Auszug zum Lesen →

Und so führte es zu einem politischen Streit, als vor ein paar Wochen der Ordnungs- und Verkehrsausschuss für ein Beachvolleyball-Turnier und einen Spieltag der Blindenfußball-Bundesliga Alternativstandorte prüfen lassen wollte, obgleich das Sportpolitiker und Oberbürgermeister anders sahen. Leit- und Streitfrage dahinter: Passiert zu viel auf dem Platz?
In der Tat gibt es schon seit 1998 aus genau diesem Grund eine eigene Richtlinie für den Burgplatz. So sollen dort zum Beispiel nur Veranstaltungen, "deren Resonanz weit über Düsseldorf hinausgeht", stattfinden. Zwischen Ereignissen sollten mindestens drei Wochen Abstand liegen. Außerdem entscheidet die Politik seither, was auf dem Burgplatz stattfindet, und was nicht - in Form des Ordnungs- und Verkehrsausschusses.
Aber so ganz geht die Rechnung nicht auf, wo sonst hat Düsseldorf schließlich die Möglichkeit, an so exponierter Stelle großflächig Großstadt mit großen Veranstaltungen zu sein? Schadowplatz? Zu klein. Und der Gustaf-Gründgens-Platz war lange wegen der Tiefgarage darunter weniger stark belastbar. Bleibt also am Ende der Burgplatz.
Schuld an seiner Popularität trägt der Architekt Niklaus Fritschi. Also, gewissermaßen: Von ihm stammt der Entwurf für die Umgestaltung des gesamten Rheinufers inklusive des Burgplatzes zwischen Rheinknie- und Oberkasseler Brücke, nach der Untertunnelung des Ufers. Bis zu dessen Eröffnung 1993 und der Eröffnung der neuen Promenade 1 995 war der Rhein von Düsseldorf abgeschnitten, getrennt durch eine stark befahrene Schnellstraße. Bis zu 60.000 Autos fuhren dort laut "Düsseldorf Atlas" täglich entlang.
Und der Burgplatz? War bis in die 80er Jahre hinein nur ein Parkplatz auf einer riesigen Fläche, bis Ende der 70er Jahre fuhr dort die Straßenbahn. Der Platz war ein reiner Funktionsplatz ohne Charme. Fritschis Idee, den Platz mit der 50 Meter breiten Freitreppe zum Unteren Rheinwerft zum Rhein hin zu öffnen, machte aus dem Platz das, was er heute ist, schuf die Voraussetzung für den (politisch gewollten) Platz mit Aufenthaltsqualität, für seine Bürger und für Veranstaltungen.
Einen Zweck hatte der Burgplatz indes schon immer in Düsseldorf: Zunächst stand hier die Burg des Grafen von Berg, Düsseldorfs Stadtgründer. Im 16. Jahrhundert wurde dann das Residenzschloss erbaut, das dort bis zu einem Brand 1872 stand. Überbleibsel aus dieser Zeit ist der alte Schlossturm, in dem heute das Schifffahrt-Museum beheimatet ist.

Zu bearbeitende Aufgaben →
**a)** Wie viel Abstand soll laut dem Auszug über den Burgplatz mindestens zwischen zwei Ereignissen liegen?
**b)** Entnehmen Sie dem Auszug über den Burgplatz wörtlich den Abschnitt von „Einen Zweck hatte“ bis einschließlich „Schifffahrt-Museum beheimatet ist.“.

Vorliegende Datensätze →
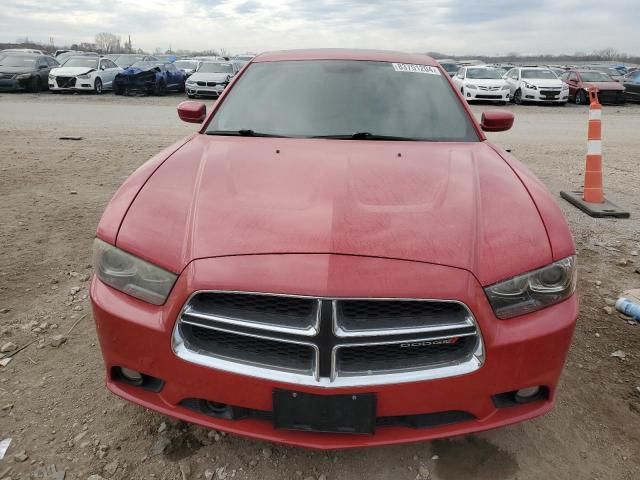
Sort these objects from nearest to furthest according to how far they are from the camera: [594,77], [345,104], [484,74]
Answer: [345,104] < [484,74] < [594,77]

==

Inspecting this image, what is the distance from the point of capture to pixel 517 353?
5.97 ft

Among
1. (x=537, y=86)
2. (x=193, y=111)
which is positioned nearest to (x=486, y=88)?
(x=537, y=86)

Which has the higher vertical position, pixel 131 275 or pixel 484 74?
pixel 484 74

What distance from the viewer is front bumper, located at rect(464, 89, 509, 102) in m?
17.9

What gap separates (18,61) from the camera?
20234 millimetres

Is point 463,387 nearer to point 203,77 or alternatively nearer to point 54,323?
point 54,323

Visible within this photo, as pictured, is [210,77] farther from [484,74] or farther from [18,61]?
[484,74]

Antworten nacheinander →
**a)** Mindestens drei Wochen.

**b)**
Einen Zweck hatte der Burgplatz indes schon immer in Düsseldorf: Zunächst stand hier die Burg des Grafen von Berg, Düsseldorfs Stadtgründer. Im 16. Jahrhundert wurde dann das Residenzschloss erbaut, das dort bis zu einem Brand 1872 stand. Überbleibsel aus dieser Zeit ist der alte Schlossturm, in dem heute das Schifffahrt-Museum beheimatet ist.